I cannot say for sure whether you contracted herpes from your encounter last year, but that is a possibility. Herpes can be latent (not out in the open) for a long time, and virus can be shed when there's nothing visible. So it's conceivable that you had it all these years, or that your extramarital contact shed virus with no sore.
Either way, you have herpes now. Your risk of transmitting herpes to your husband even when there's no sore is small but not zero. Condoms do help prevent spread, but I think that insisting on regular condom use in the context of a 30-year marriage would be, among other things, hard to explain to your husband.
It seems to me that the best approach is to bring the matter out in the open. (Your husband is bound to at least wonder what may have gone on just from hearing that you have herpes.) Then you could avoid intercourse (or oral sex) just when you havfe a visible outbreak, even if that left a small risk of transmission when there's no sore.

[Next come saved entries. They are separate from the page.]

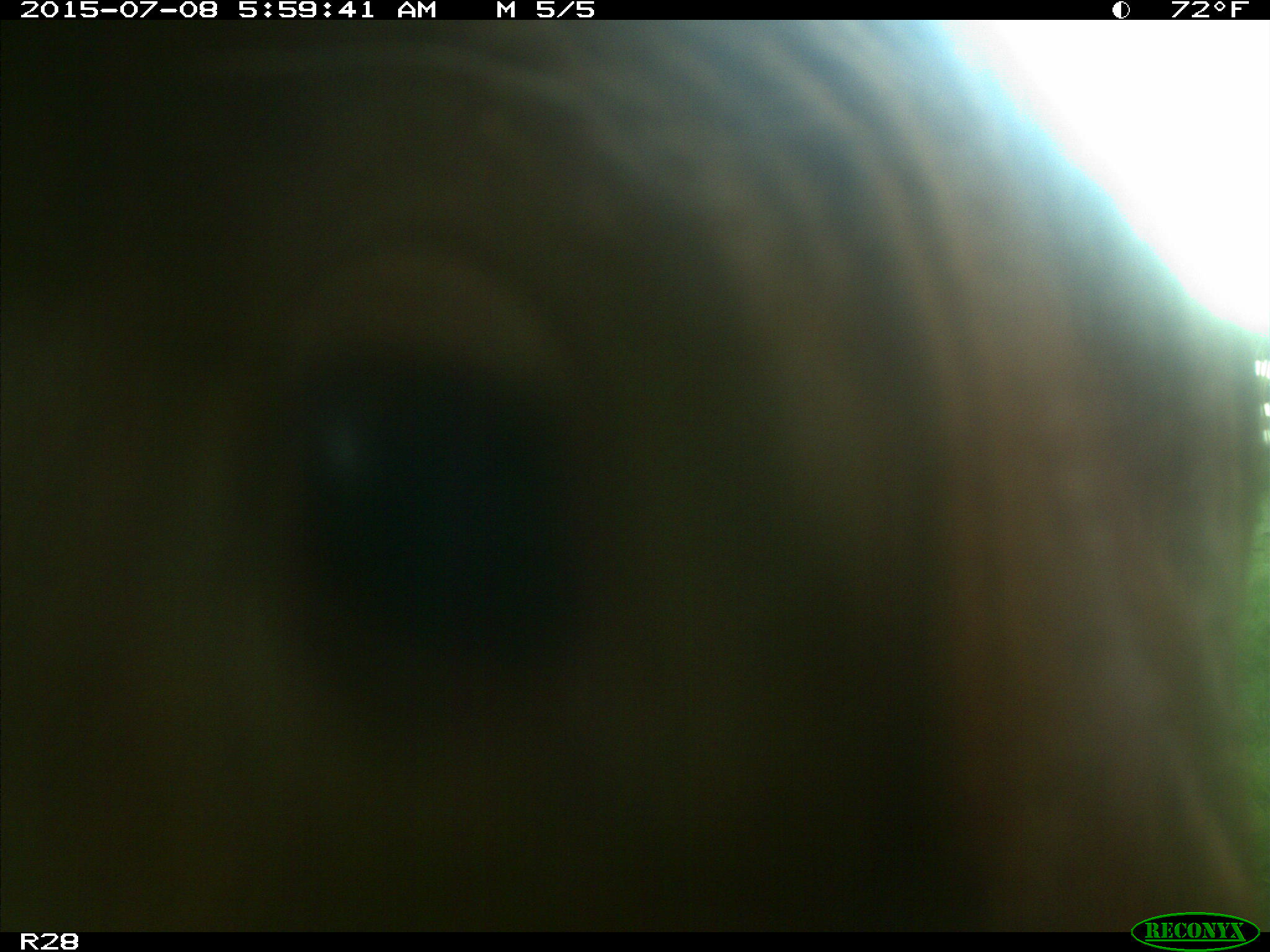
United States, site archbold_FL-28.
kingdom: Animalia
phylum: Chordata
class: Mammalia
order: Artiodactyla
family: Bovidae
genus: Bos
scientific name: Bos taurus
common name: domestic cow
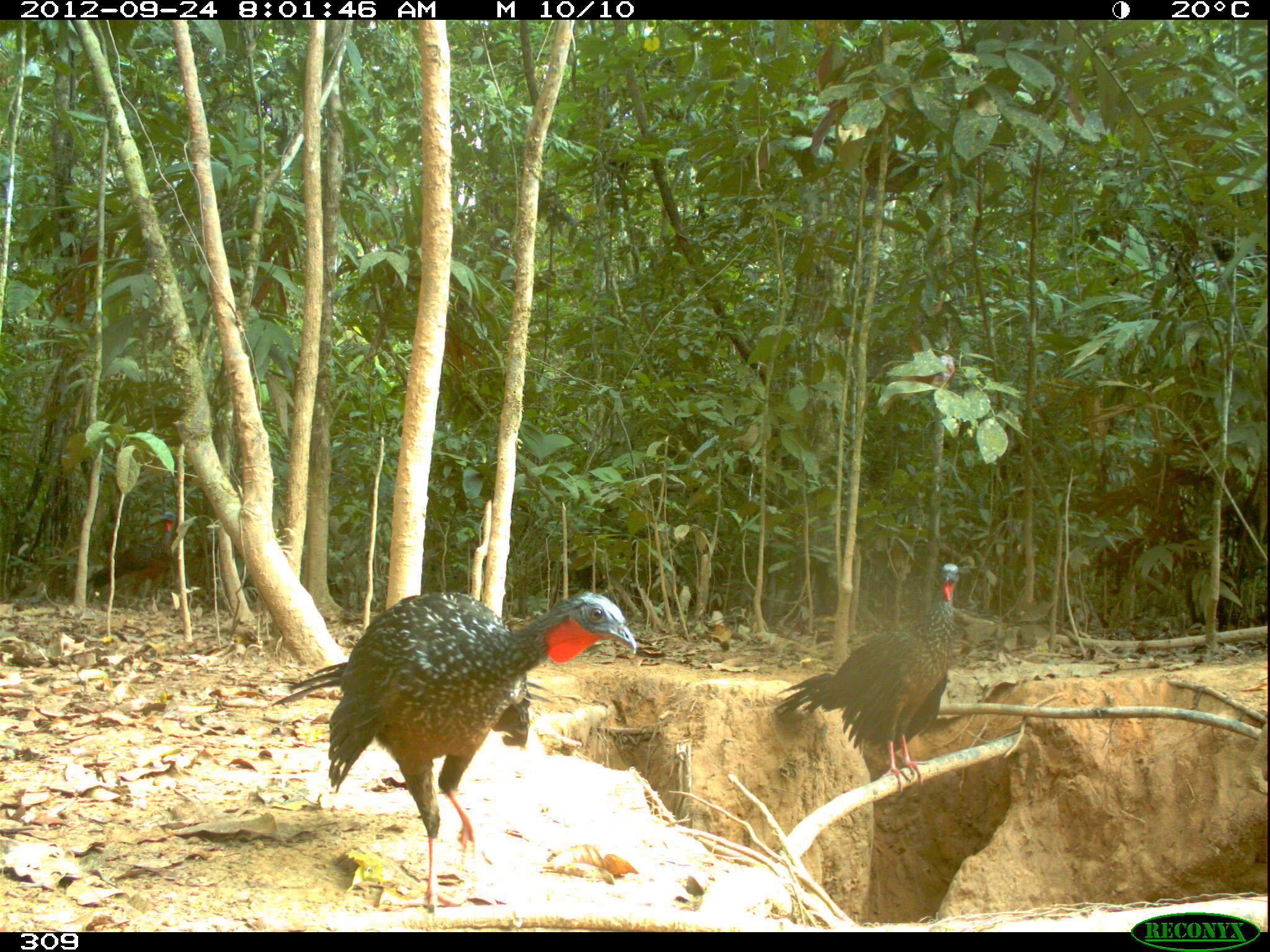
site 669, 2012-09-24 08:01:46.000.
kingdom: Animalia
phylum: Chordata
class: Aves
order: Galliformes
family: Cracidae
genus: Penelope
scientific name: Penelope jacquacu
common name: spix's guan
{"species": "Penelope jacquacu (spix's guan)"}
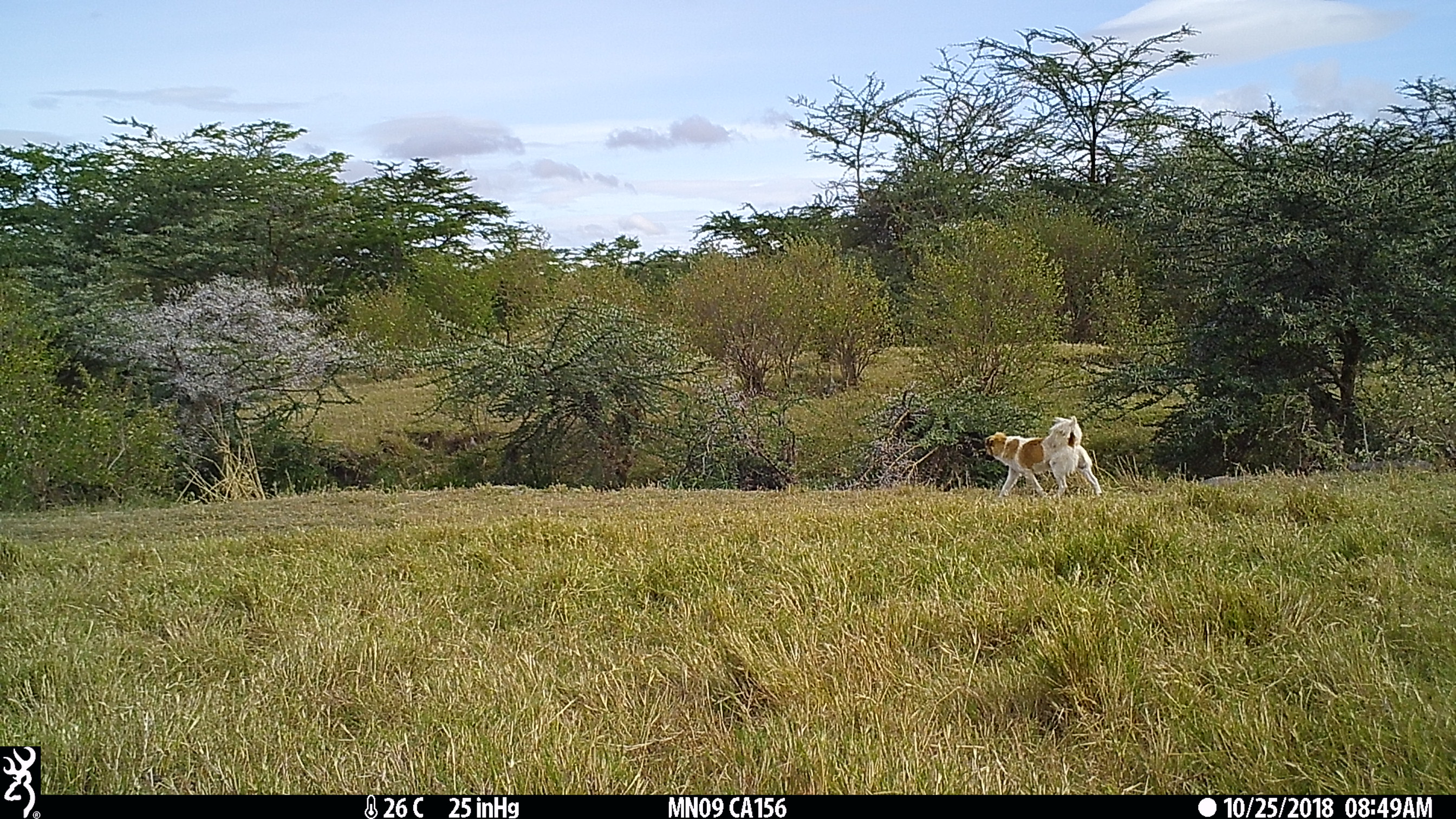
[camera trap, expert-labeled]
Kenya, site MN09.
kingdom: Animalia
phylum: Chordata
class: Mammalia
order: Carnivora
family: Canidae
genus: Canis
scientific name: Canis familiaris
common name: domestic dog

I understand full well that it will not be easy to talk about this, but the consequences of leaving the matter undiscussed are potentially explosive, bot medically and psychologically. I therefore suggest that you wiegh your options carefully before proceeding.
Best.
Dr. Rockoff
The other man was someone I had been with for three years before meeing my husband and we were planning to marry. I walked out of the relationship, met the man who is now my husband and we married less then a year later. The other man was very hurt but went on with his life and married a very nice girl whom he loves very much but still has feelings for me. This was our only encounter since leaving him over thirty years ago. Unfortunately I can't get a hold of him to ask him if in fact it was him who transmitted the virus to me.
But my main concern was about using condoms. Is there anyone out there who does have the virus and does not use condoms with their regular partner between outbreaks? Where there any problems?